Rozdział 5

92 6 5
                                    


1 godzinę później*

Właśnie wychodzę ze szpitala. Bardzo się cieszę ze swojej decyzji jednak że zbliżyłam się do Lukeya i że chcę się z nim zaprzyjaźnić. Zasłużył na to.

Chłopak był tak cudowny że podał mi do niego numer i powiedział mi że w razie czego dzwoń będę zawsze. To było bardzo słodkie i miłe z jego strony.

Sara!! - słyszałam właśnie jak jakiś chłopak woła moje imię wiem kto to chyba... to chyba Oliver...

kurwa ... zajebiście - przelknęłam go w myślach odwróciłam się gwałtownie :

Czego kurwa chcesz!? - spytałam ze łzami w oczach. Przypomniałam sobie co on mi zrobił.

Przepraszam nie chciałem.. Sara cholernie cię kocham - powiedział łamiącym się głosem

W dupie to mam! -warknęłam powstrzymując łzy .   

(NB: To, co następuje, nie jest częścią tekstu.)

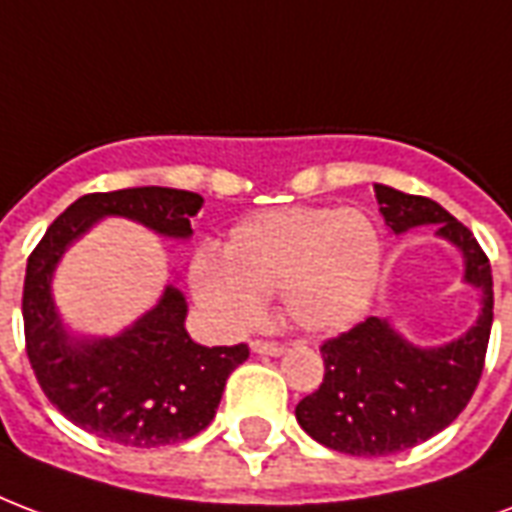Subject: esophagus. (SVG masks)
<instances>
[{
	"label": "esophagus",
	"instance_id": "1",
	"mask_svg": "<svg viewBox=\"0 0 512 512\" xmlns=\"http://www.w3.org/2000/svg\"><path fill=\"white\" fill-rule=\"evenodd\" d=\"M251 351L259 353V356H283V353H286V345L267 343V340H253Z\"/></svg>",
	"mask_w": 512,
	"mask_h": 512
}]
</instances>
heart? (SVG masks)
Wrapping results in <instances>:
<instances>
[{
	"label": "heart",
	"instance_id": "1",
	"mask_svg": "<svg viewBox=\"0 0 512 512\" xmlns=\"http://www.w3.org/2000/svg\"><path fill=\"white\" fill-rule=\"evenodd\" d=\"M380 264L383 242L367 213L288 207L234 226L224 253L202 248L191 261V288L226 332L251 329L264 297L278 291L299 329L334 334L367 313Z\"/></svg>",
	"mask_w": 512,
	"mask_h": 512
}]
</instances>
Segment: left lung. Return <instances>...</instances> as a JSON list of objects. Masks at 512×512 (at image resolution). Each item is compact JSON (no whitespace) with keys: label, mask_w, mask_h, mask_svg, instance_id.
Listing matches in <instances>:
<instances>
[{"label":"left lung","mask_w":512,"mask_h":512,"mask_svg":"<svg viewBox=\"0 0 512 512\" xmlns=\"http://www.w3.org/2000/svg\"><path fill=\"white\" fill-rule=\"evenodd\" d=\"M386 226L405 234L434 226L464 259V283L478 288V321L445 345H416L388 318L372 315L321 345L324 383L297 405L315 443L351 456H388L426 443L467 407L478 386L494 321L491 264L478 240L445 207L375 183Z\"/></svg>","instance_id":"8db88e82"}]
</instances>
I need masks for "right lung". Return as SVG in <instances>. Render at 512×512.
I'll list each match as a JSON object with an SVG mask.
<instances>
[{"instance_id": "obj_1", "label": "right lung", "mask_w": 512, "mask_h": 512, "mask_svg": "<svg viewBox=\"0 0 512 512\" xmlns=\"http://www.w3.org/2000/svg\"><path fill=\"white\" fill-rule=\"evenodd\" d=\"M202 207L194 191L142 186L86 194L48 226L23 280L26 353L45 397L80 429L129 448L183 443L215 418L226 378L248 345L194 343L183 291L164 286L159 302L113 337L69 332L53 302V275L72 242L102 218H126L169 240H188Z\"/></svg>"}]
</instances>
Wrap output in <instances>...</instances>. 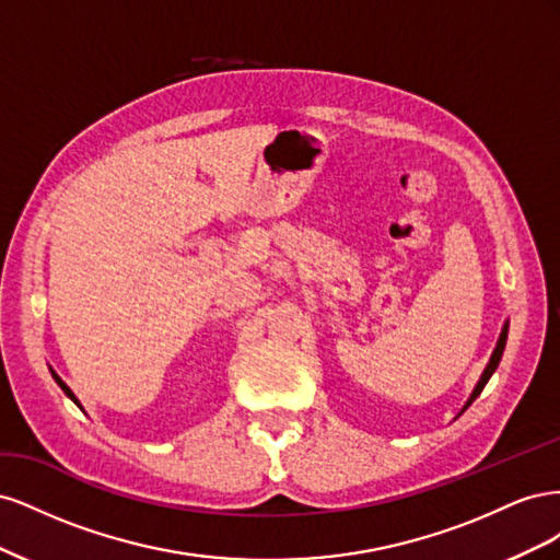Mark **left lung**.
Listing matches in <instances>:
<instances>
[{"mask_svg": "<svg viewBox=\"0 0 560 560\" xmlns=\"http://www.w3.org/2000/svg\"><path fill=\"white\" fill-rule=\"evenodd\" d=\"M504 343H506V327L502 329V336H500V341H498V348H495V352H493V358H490V362H488V366H486V371H483V376H481V381H479V385L474 387V395H471V399H469V404L477 399L479 395H481V389L486 387V383H488V378L493 376V371L498 369V364H500V360H502V352H504ZM467 404V406H469Z\"/></svg>", "mask_w": 560, "mask_h": 560, "instance_id": "1", "label": "left lung"}]
</instances>
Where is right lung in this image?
Returning a JSON list of instances; mask_svg holds the SVG:
<instances>
[{
  "label": "right lung",
  "instance_id": "obj_1",
  "mask_svg": "<svg viewBox=\"0 0 560 560\" xmlns=\"http://www.w3.org/2000/svg\"><path fill=\"white\" fill-rule=\"evenodd\" d=\"M54 378H56V381H58V385H60V387H62V389H65V395H67V397H70V399H72V401H74V404H79V401H77V397H74V395H72V393H70V387H67V385H65V383H62V381H60V378H58V376H56V374H54Z\"/></svg>",
  "mask_w": 560,
  "mask_h": 560
}]
</instances>
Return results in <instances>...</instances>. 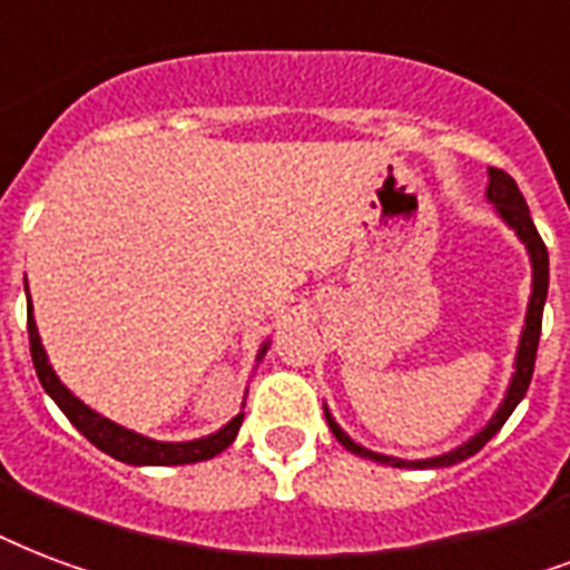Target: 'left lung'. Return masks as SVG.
Listing matches in <instances>:
<instances>
[{"label":"left lung","instance_id":"8db88e82","mask_svg":"<svg viewBox=\"0 0 570 570\" xmlns=\"http://www.w3.org/2000/svg\"><path fill=\"white\" fill-rule=\"evenodd\" d=\"M488 199L490 203H497V212L502 215L508 227L514 229L520 242L529 247V256H532V298H529V311H527V328H523V337H520V350H517V371L514 380H511V389H508V397L502 401L499 412L490 419V424L481 433H475L466 445H460V449L449 451V454H442V458L433 460H397V458H385V454H373V451L362 449L358 442H353L346 433H343L334 419L325 410V421H328V428L337 436L343 449L353 451L358 458H371L376 463H385V466H397V469H440V466H454L460 460L472 458L478 451L484 449L493 436H497L502 424L508 421V415L517 410V403L523 401V394L529 391V382H532V371H535V355H538V337H541V316H544V298H547V284H550V259H547V245L544 238L538 236L535 224H532V215H529V206L520 188H517V181L508 176L505 169L490 167V185H488Z\"/></svg>","mask_w":570,"mask_h":570}]
</instances>
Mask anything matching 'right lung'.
I'll return each instance as SVG.
<instances>
[{
    "label": "right lung",
    "mask_w": 570,
    "mask_h": 570,
    "mask_svg": "<svg viewBox=\"0 0 570 570\" xmlns=\"http://www.w3.org/2000/svg\"><path fill=\"white\" fill-rule=\"evenodd\" d=\"M26 328H29V350H32V364L38 380H41L43 391L56 401V406L68 415L73 428L80 430L86 440L92 442L95 449H101L104 454L121 460V463H130V466H181V463H199V460H212L215 454H220L224 449L233 445L238 428H242V412L236 419L229 421L227 428H220L217 433L206 436V440L194 442H155L146 440L134 430H125L119 424H112L110 419H104L98 412H92L82 401H77L71 391L65 389L59 376L53 373V367L47 364V353H43L41 337H38V328H35L32 320V302L26 304ZM266 353V346L259 350V358Z\"/></svg>",
    "instance_id": "right-lung-1"
}]
</instances>
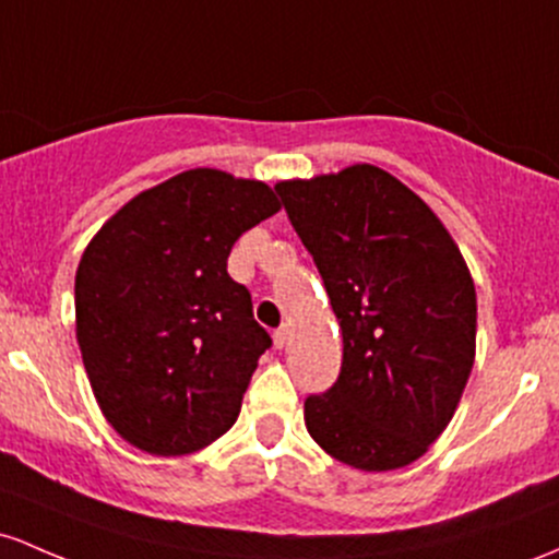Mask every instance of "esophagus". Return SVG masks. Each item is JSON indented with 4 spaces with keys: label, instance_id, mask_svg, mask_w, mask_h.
Returning a JSON list of instances; mask_svg holds the SVG:
<instances>
[{
    "label": "esophagus",
    "instance_id": "1",
    "mask_svg": "<svg viewBox=\"0 0 559 559\" xmlns=\"http://www.w3.org/2000/svg\"><path fill=\"white\" fill-rule=\"evenodd\" d=\"M289 336H292V331H289V326H281L278 331H275L273 334V342H275V347H286L289 345Z\"/></svg>",
    "mask_w": 559,
    "mask_h": 559
}]
</instances>
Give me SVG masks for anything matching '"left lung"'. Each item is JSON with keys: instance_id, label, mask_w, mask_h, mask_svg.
I'll list each match as a JSON object with an SVG mask.
<instances>
[{"instance_id": "obj_1", "label": "left lung", "mask_w": 559, "mask_h": 559, "mask_svg": "<svg viewBox=\"0 0 559 559\" xmlns=\"http://www.w3.org/2000/svg\"><path fill=\"white\" fill-rule=\"evenodd\" d=\"M275 190L345 345L334 388L305 401L310 438L347 467H408L449 427L475 364L467 262L438 214L373 164Z\"/></svg>"}]
</instances>
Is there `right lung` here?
<instances>
[{"label":"right lung","mask_w":559,"mask_h":559,"mask_svg":"<svg viewBox=\"0 0 559 559\" xmlns=\"http://www.w3.org/2000/svg\"><path fill=\"white\" fill-rule=\"evenodd\" d=\"M281 210L260 180L188 169L127 201L76 270V342L108 425L186 456L236 425L270 334L228 275L233 243Z\"/></svg>","instance_id":"right-lung-1"}]
</instances>
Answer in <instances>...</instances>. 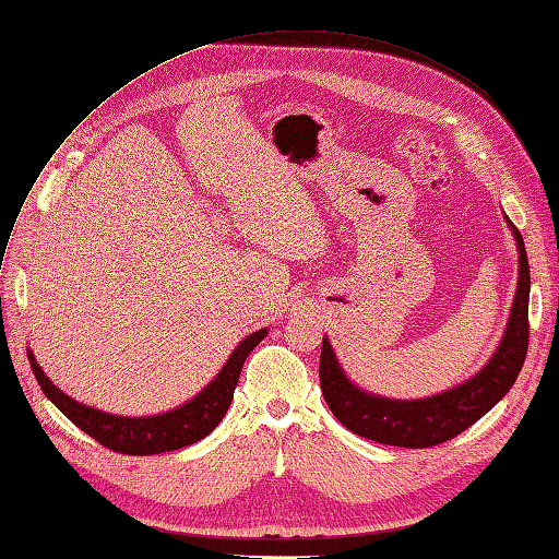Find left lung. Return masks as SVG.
<instances>
[{"label": "left lung", "mask_w": 559, "mask_h": 559, "mask_svg": "<svg viewBox=\"0 0 559 559\" xmlns=\"http://www.w3.org/2000/svg\"><path fill=\"white\" fill-rule=\"evenodd\" d=\"M507 222L513 230L518 254H521L518 257L521 267H518V288L511 317L504 337L492 358L486 362V368L465 383L420 400L381 397L358 389L344 374L329 337H323L319 360L321 391L325 404L346 430L379 441V444L428 449L444 444V441L465 432L509 393L518 374H521L530 344V263L521 230L511 224L509 217Z\"/></svg>", "instance_id": "1"}]
</instances>
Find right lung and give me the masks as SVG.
<instances>
[{
    "label": "right lung",
    "instance_id": "1",
    "mask_svg": "<svg viewBox=\"0 0 559 559\" xmlns=\"http://www.w3.org/2000/svg\"><path fill=\"white\" fill-rule=\"evenodd\" d=\"M265 335V329L247 335L236 346L234 354L228 356L219 374L210 381L199 395L180 404L176 409L155 416H115L102 409L87 407V404L73 400L57 389L41 370V365L36 362L32 352H27V358L38 386H41L46 397L73 423V426H79L83 432H87L92 439H96L102 447L110 451L127 455H155L197 444V441H201L219 426V420L228 412L230 400H234V391L238 386L245 358L252 354L254 346Z\"/></svg>",
    "mask_w": 559,
    "mask_h": 559
}]
</instances>
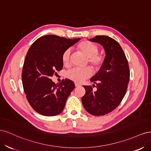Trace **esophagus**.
I'll return each mask as SVG.
<instances>
[{"mask_svg": "<svg viewBox=\"0 0 151 151\" xmlns=\"http://www.w3.org/2000/svg\"><path fill=\"white\" fill-rule=\"evenodd\" d=\"M81 85L79 84H78V83H75V86L76 87H79V86H80Z\"/></svg>", "mask_w": 151, "mask_h": 151, "instance_id": "1", "label": "esophagus"}]
</instances>
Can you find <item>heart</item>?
<instances>
[{
	"label": "heart",
	"instance_id": "1",
	"mask_svg": "<svg viewBox=\"0 0 151 151\" xmlns=\"http://www.w3.org/2000/svg\"><path fill=\"white\" fill-rule=\"evenodd\" d=\"M77 49L79 52L86 57V65L89 64L94 70L99 71L102 68L104 57L102 54L98 53L99 48L98 45L89 41H83L77 45ZM71 51L70 48L64 50L62 55V61L63 65L68 67L70 65ZM93 75V70L90 67H86L82 69L72 68L68 70L67 76L69 79L76 82L82 83L86 79L89 78Z\"/></svg>",
	"mask_w": 151,
	"mask_h": 151
}]
</instances>
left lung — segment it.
Returning a JSON list of instances; mask_svg holds the SVG:
<instances>
[{
  "mask_svg": "<svg viewBox=\"0 0 151 151\" xmlns=\"http://www.w3.org/2000/svg\"><path fill=\"white\" fill-rule=\"evenodd\" d=\"M91 41L102 45L106 57L102 68L91 81L96 84L84 86L86 94L82 103L86 110L94 116L104 115L116 109L126 94L130 69L125 54L115 40L107 36H96Z\"/></svg>",
  "mask_w": 151,
  "mask_h": 151,
  "instance_id": "left-lung-1",
  "label": "left lung"
}]
</instances>
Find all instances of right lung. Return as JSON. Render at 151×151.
<instances>
[{"mask_svg": "<svg viewBox=\"0 0 151 151\" xmlns=\"http://www.w3.org/2000/svg\"><path fill=\"white\" fill-rule=\"evenodd\" d=\"M79 40L45 35L29 48L22 70V86L31 106L41 115L55 116L64 109L74 82L65 79L56 84L50 78L62 69V53Z\"/></svg>", "mask_w": 151, "mask_h": 151, "instance_id": "obj_1", "label": "right lung"}]
</instances>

Sara.. ja kocham tylko ciebie ja niewiem co we  mnie wtedy wstąpiło ... Jestem idiotą wiem - jego głos się naprawdę łamał 

Oliver ale ty całowałeś się z taką wytapowaną zdzirą ... niewiesz jak to w chuj bolało.. Dobra .. wyjaśniliśmy sobie chyba wszystko więc spierdalaj! - krzyknęłam  i wybiegłam szybko a on się poddał chyba już bo nie widziałam żeby szedł. 

Po 20 minutach doszłam do domu cała zapłakana . Szczerze? Moją rzekomą matkę Monicę to nie zainteresowało a nawet uśmiechnęła się pod nosem. Rozumiem że jestem niepotrzebna nikomu ale kurwa to nie moja wina że się urodziłam. 

Gdy weszłam do mojego pokoju od razu się udałam w poszukiwaniu żyletki. Myślałam że po powrocie ze szpitala będzie lepiej. W końcu mam Luke'a który jest moim najlepszym przyjacielem , ale tylko go.. kocham go po przyjacielsku. Niewiem co bym bez niego zrobiła. 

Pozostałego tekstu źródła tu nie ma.